* Task prompt *
Copies of all lines containing the string "disease" are needed from the data below.

Saved data entries:

*** Block opens ***

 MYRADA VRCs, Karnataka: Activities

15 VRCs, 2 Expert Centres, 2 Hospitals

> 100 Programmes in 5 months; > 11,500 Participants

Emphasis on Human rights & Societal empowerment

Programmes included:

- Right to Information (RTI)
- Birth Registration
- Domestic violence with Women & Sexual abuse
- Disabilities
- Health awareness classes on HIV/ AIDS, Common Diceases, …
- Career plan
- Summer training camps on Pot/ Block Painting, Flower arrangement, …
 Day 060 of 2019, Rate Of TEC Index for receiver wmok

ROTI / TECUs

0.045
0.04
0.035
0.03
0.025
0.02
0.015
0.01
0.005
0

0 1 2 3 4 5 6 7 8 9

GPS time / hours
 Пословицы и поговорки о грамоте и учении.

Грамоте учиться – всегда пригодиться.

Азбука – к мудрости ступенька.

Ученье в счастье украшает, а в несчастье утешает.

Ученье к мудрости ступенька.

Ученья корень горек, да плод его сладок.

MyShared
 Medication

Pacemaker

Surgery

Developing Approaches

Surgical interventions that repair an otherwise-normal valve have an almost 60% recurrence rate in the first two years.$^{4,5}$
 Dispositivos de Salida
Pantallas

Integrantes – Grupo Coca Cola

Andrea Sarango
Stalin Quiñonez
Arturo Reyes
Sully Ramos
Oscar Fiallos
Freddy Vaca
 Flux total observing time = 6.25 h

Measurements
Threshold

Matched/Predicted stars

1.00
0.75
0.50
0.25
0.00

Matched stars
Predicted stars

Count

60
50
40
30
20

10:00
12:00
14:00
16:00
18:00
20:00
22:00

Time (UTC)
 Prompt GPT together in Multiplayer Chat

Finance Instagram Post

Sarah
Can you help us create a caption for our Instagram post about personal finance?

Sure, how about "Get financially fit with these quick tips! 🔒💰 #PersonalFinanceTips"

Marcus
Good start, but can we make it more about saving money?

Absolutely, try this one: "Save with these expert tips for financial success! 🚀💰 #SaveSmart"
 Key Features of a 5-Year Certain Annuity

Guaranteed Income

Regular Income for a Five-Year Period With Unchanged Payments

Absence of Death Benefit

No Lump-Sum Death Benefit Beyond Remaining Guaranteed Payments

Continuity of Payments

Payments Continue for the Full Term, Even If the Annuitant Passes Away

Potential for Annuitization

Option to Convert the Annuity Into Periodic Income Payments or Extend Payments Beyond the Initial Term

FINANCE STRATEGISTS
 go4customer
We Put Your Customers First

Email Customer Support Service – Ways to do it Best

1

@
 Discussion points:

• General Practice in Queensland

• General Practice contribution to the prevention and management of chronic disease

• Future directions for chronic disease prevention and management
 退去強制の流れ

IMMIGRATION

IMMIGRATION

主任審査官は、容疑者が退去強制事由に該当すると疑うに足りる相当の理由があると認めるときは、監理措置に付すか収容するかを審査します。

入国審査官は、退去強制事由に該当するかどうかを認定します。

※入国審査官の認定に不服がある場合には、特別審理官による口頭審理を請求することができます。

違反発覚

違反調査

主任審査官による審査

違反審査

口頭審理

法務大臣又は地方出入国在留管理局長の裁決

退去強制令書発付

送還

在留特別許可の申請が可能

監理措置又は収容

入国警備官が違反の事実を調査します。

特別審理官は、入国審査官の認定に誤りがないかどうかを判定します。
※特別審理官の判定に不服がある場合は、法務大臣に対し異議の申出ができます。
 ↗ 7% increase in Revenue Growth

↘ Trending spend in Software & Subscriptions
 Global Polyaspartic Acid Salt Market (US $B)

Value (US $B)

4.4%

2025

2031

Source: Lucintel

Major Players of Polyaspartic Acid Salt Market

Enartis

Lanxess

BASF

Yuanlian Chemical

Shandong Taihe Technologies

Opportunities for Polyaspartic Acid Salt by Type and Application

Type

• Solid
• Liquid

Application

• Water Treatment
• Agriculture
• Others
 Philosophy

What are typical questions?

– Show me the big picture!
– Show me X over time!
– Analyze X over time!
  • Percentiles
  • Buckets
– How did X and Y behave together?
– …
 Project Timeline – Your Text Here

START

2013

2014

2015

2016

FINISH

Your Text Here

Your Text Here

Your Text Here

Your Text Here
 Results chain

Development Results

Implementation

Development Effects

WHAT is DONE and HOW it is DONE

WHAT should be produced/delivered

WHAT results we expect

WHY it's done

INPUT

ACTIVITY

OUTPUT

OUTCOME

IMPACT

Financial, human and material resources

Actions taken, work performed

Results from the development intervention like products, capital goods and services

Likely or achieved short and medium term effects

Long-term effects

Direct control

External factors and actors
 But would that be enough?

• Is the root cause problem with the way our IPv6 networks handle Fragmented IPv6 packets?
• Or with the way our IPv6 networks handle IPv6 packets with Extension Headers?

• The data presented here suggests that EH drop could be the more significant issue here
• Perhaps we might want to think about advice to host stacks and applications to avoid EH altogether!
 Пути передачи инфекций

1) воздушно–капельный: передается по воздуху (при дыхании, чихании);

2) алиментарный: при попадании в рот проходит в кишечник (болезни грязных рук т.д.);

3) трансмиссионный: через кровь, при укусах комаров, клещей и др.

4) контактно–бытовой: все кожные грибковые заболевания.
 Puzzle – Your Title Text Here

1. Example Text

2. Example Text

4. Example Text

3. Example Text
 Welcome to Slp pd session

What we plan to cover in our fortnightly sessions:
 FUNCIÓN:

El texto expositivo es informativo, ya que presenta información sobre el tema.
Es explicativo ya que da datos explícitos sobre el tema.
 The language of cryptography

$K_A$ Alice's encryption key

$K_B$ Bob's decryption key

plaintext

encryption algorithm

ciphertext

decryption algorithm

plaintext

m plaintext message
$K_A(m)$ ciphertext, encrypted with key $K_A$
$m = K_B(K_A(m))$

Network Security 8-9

*** Block closes ***

* Answer section *
• General Practice contribution to the prevention and management of chronic disease
• Future directions for chronic disease prevention and management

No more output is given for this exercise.